Sentenza Sentenza Cassazione Civile n. 8148 del 22/03/2019

Cassazione civile sez. trib., 22/03/2019, (ud. 27/11/2018, dep. 22/03/2019), n.8148

LA CORTE SUPREMA DI CASSAZIONE

SEZIONE TRIBUTARIA

Composta dagli Ill.mi Sigg.ri Magistrati:

Dott. PERRINO Angeli – Maria –

Dott. RANALDI Alessandro – rel. Consigliere –

Dott. NONNO Giacomo Maria – Consigliere –

Dott. CATALLOZZI Paolo – Consigliere –

Dott. SUCCIO Roberto – Consigliere –

ha pronunciato la seguente:

ORDINANZA

sul ricorso 2684-2012 proposto da:

ROMANA PROMOTION DI T. & CO. SNC, elettivamente

domiciliato in ROMA VIA POMPEO MAGNO 94, presso lo studio

dell’avvocato MAURO LONGO, che lo rappresenta e difende;

– ricorrente –

contro

AGENZIA DELLE ENTRATE, in persona del Direttore pro tempore,

elettivamente domiciliato in ROMA VIA DEI PORTOGHESI 12, presso

l’AVVOCATURA GENERALE DELLO STATO, che lo rappresenta e difende;

– controricorrente –

e contro

UFFICIO DELLE ENTRATE DI ROMA (OMISSIS), AGENZIA DELLE ENTRATE,

EQUITALIA GERIT SPA;

– intimati –

avverso la sentenza n. 443/2011 della COMM. TRIB. REG. del LAZIO,

depositata il 21/11/2011;

udita la relazione della causa svolta nella Camera di consiglio del

27/11/2018 dal Consigliere Dott. RANALDI ALESSANDRO.

Fatto

RITENUTO IN FATTO

La S.n.c. Romana Promotion di T. & Co. ha proposto ricorso, affidato a cinque motivi, avverso la sentenza della Commissione Tributaria Regionale del Lazio (in seguito: CTR) n. 443/38/11, emessa il 19.10.2011 e depositata il 21.11.2011, con la quale è stato accolto l’appello dell’Agenzia delle Entrate (Direzione Provinciale I di Roma) relativamente alla inapplicabilità nel caso di specie dell’istituto della continuazione di cui al D.Lgs. n. 471 del 1997, art. 12, vertendosi in tema di cartella di pagamento derivante dal controllo automatizzato della dichiarazione ai sensi del D.P.R. n. 600 del 1973, art. 36 – bis, a seguito del quale era emerso l’omesso versamento delle imposte dovute (IRPEF, IRAP, IVA e addizionali) in base a quanto dichiarato dalla stessa società contribuente.

— Obiettivo 1 —
Nell'ordinanza, su quanti motivi si fonda il ricorso della S.n.c. Romana Promotion di T. & Co.?

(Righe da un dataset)

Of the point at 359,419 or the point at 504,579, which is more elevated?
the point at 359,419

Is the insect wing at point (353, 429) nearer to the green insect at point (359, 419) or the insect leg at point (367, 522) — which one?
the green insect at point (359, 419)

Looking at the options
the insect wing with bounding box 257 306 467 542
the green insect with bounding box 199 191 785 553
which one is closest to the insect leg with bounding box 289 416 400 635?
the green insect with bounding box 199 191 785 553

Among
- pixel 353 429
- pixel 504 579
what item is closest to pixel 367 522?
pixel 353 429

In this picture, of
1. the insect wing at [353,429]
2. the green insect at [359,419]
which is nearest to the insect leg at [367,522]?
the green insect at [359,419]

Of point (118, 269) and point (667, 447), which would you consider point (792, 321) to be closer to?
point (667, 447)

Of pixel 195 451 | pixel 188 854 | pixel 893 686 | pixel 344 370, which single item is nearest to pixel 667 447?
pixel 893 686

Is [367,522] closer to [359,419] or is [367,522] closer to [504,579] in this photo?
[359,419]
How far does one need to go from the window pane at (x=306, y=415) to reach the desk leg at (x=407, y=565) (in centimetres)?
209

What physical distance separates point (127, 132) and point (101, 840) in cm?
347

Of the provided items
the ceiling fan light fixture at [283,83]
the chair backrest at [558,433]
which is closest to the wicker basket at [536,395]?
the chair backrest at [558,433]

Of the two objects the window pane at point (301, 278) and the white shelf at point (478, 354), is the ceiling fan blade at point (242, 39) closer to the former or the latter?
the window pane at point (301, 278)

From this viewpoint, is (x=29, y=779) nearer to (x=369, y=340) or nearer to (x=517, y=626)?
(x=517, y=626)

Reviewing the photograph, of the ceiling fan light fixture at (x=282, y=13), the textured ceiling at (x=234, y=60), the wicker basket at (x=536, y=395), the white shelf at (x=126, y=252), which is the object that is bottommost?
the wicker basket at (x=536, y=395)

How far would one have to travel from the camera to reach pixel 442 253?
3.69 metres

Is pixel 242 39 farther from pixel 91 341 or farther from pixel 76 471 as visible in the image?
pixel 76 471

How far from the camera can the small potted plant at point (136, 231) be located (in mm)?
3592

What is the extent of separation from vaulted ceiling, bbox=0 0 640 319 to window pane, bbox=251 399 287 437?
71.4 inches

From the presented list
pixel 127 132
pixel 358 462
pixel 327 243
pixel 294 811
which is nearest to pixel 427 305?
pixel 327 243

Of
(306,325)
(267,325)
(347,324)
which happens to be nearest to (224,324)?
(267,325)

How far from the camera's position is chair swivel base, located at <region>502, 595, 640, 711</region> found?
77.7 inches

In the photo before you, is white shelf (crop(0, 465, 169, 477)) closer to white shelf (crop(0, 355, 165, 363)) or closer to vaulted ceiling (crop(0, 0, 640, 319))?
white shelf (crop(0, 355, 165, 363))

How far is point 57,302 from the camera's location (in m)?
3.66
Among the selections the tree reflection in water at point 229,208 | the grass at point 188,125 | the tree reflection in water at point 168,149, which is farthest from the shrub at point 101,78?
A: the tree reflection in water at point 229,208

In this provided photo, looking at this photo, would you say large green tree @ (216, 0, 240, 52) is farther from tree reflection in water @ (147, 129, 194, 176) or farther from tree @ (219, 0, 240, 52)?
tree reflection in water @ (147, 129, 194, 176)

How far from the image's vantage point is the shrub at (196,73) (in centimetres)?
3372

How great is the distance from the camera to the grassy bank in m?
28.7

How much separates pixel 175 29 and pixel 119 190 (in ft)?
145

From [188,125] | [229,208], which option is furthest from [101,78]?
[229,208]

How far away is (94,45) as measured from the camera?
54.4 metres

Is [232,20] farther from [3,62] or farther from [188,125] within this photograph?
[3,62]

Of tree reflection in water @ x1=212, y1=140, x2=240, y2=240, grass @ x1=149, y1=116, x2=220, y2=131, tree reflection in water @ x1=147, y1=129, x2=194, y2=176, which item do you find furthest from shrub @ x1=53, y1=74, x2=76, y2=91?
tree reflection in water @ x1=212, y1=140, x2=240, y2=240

--

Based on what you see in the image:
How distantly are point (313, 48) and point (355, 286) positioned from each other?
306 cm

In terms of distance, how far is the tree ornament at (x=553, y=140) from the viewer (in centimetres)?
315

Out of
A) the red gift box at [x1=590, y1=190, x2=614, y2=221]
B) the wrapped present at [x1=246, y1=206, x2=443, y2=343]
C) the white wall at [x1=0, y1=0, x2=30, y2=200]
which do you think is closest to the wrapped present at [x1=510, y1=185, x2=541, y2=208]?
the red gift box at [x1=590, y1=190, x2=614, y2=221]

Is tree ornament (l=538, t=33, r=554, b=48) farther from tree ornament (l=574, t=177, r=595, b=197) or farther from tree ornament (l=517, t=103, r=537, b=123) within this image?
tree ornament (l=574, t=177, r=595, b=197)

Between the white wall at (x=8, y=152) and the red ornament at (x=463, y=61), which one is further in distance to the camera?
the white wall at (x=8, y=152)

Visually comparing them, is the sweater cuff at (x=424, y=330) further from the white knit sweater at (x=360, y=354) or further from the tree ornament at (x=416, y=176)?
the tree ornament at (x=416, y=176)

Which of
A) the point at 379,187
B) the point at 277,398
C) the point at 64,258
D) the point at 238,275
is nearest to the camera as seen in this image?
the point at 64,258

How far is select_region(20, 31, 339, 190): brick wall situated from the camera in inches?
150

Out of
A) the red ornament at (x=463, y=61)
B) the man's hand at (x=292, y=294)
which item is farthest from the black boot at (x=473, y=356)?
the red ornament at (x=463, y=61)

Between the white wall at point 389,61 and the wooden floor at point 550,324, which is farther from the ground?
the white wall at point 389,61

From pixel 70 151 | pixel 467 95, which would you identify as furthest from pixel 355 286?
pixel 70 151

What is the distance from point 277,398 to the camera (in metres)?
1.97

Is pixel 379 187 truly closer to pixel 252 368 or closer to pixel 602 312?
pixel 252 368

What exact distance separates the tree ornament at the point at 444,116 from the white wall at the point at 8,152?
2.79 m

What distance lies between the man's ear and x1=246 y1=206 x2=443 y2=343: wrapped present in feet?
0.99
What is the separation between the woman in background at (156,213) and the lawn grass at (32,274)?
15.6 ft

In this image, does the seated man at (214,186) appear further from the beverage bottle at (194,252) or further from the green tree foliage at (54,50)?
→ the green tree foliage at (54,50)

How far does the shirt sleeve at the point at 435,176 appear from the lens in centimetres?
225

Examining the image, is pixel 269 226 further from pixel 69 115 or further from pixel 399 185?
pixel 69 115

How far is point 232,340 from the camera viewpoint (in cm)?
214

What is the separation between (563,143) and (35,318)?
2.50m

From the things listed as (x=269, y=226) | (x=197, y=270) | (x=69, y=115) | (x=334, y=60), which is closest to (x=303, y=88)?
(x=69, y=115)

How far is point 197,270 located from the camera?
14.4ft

— Obiettivo 2 —
Disponi in una tabella Markdown con le colonne "Numero" e "Riga" le righe dell'elenco, partendo da quella che contiene "What physical distance" e proseguendo fino a quella che contiene "71.4 inches", entrambe incluse. Tralascia le righe vuote.

— Risposta completa 1 —
Su cinque motivi.

— Risposta completa 2 —
| Numero | Riga |
|---|---|
| 1 | What physical distance separates point (127, 132) and point (101, 840) in cm? |
| 2 | 347 |
| 3 | Of the provided items |
| 4 | the ceiling fan light fixture at [283,83] |
| 5 | the chair backrest at [558,433] |
| 6 | which is closest to the wicker basket at [536,395]? |
| 7 | the chair backrest at [558,433] |
| 8 | Of the two objects the window pane at point (301, 278) and the white shelf at point (478, 354), is the ceiling fan blade at point (242, 39) closer to the former or the latter? |
| 9 | the window pane at point (301, 278) |
| 10 | From this viewpoint, is (x=29, y=779) nearer to (x=369, y=340) or nearer to (x=517, y=626)? |
| 11 | (x=517, y=626) |
| 12 | Reviewing the photograph, of the ceiling fan light fixture at (x=282, y=13), the textured ceiling at (x=234, y=60), the wicker basket at (x=536, y=395), the white shelf at (x=126, y=252), which is the object that is bottommost? |
| 13 | the wicker basket at (x=536, y=395) |
| 14 | How far would one have to travel from the camera to reach pixel 442 253? |
| 15 | 3.69 metres |
| 16 | Is pixel 242 39 farther from pixel 91 341 or farther from pixel 76 471 as visible in the image? |
| 17 | pixel 76 471 |
| 18 | How far from the camera can the small potted plant at point (136, 231) be located (in mm)? |
| 19 | 3592 |
| 20 | What is the extent of separation from vaulted ceiling, bbox=0 0 640 319 to window pane, bbox=251 399 287 437? |
| 21 | 71.4 inches |